Problems and tasks.
1. From the passage on Frankish cavalry, repeat the text from "Quote:The Byzantine princess" to "for shock tactics.".
2. In the passage on Frankish cavalry, condense the paragraph beginning "Nothing to do with mail" into a shorter version that retains its main points.
3. Render into French the following sentence from the passage on Frankish cavalry: "Their horses were larger and better trained for shock tactics."

Extracted text.
- - - - - - -

Quote:The Byzantine princess and historian Anna Comnena stated: "For a Frank on horseback is invincible, and would even make a hole in the walls of Babylon". Franks were obviously doing something that contemporary Byzantine cavalry were not.

Their mail was superior to that of their opponents and it covered more of the body. Their horses were larger and better trained for shock tactics.

"He furnished them abundantly with arrows and exhorted them not to use them sparingly, but to shoot at the horses rather than at the Franks. For he knew that the Franks were difficult to wound, or rather, practically invulnerable, thanks to their armoured coats of mail. Therefore he considered shooting at them useless and quite senseless. For the Frankish defensive arms is this coat of mail, ring woven into ring, and the iron fabric is such excellent iron that it repels arrows and keeps the wearer’s skin unhurt." [Alexiad, VIII.8]
Nothing to do with mail, which was also abundant in the East, along with other forms of armor. Other than a preference for stallions, there wasn't a difference in horse sizes, and anyone who'd read the manuals would note that the Romans employed superior shock tactics.

- - - - - - -

Available data.
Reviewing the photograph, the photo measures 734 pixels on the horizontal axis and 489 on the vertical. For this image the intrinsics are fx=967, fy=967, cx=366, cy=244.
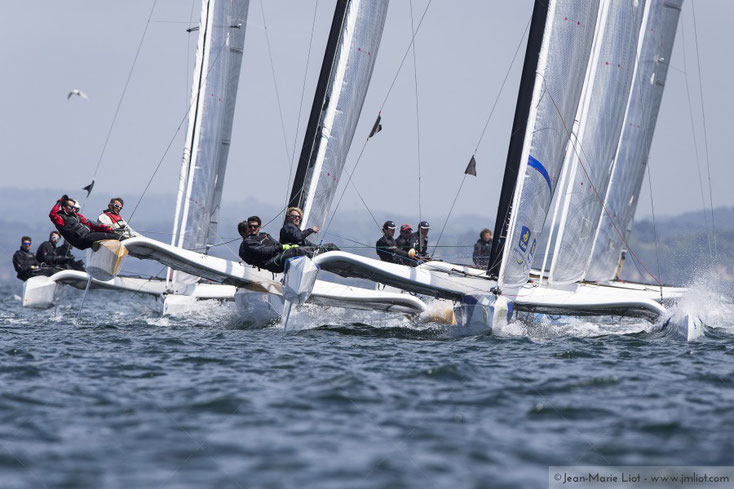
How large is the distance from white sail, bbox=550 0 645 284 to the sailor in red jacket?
7.19 metres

- - - - - - -

Responses.
1.
Quote:The Byzantine princess and historian Anna Comnena stated: "For a Frank on horseback is invincible, and would even make a hole in the walls of Babylon". Franks were obviously doing something that contemporary Byzantine cavalry were not.

Their mail was superior to that of their opponents and it covered more of the body. Their horses were larger and better trained for shock tactics.

2. Mail was not the difference, since it and other armor were plentiful in the East too. Horse sizes did not differ beyond a preference for stallions, and the manuals show that the Romans used superior shock tactics.

3. Leurs chevaux étaient plus grands et mieux entraînés aux tactiques de choc.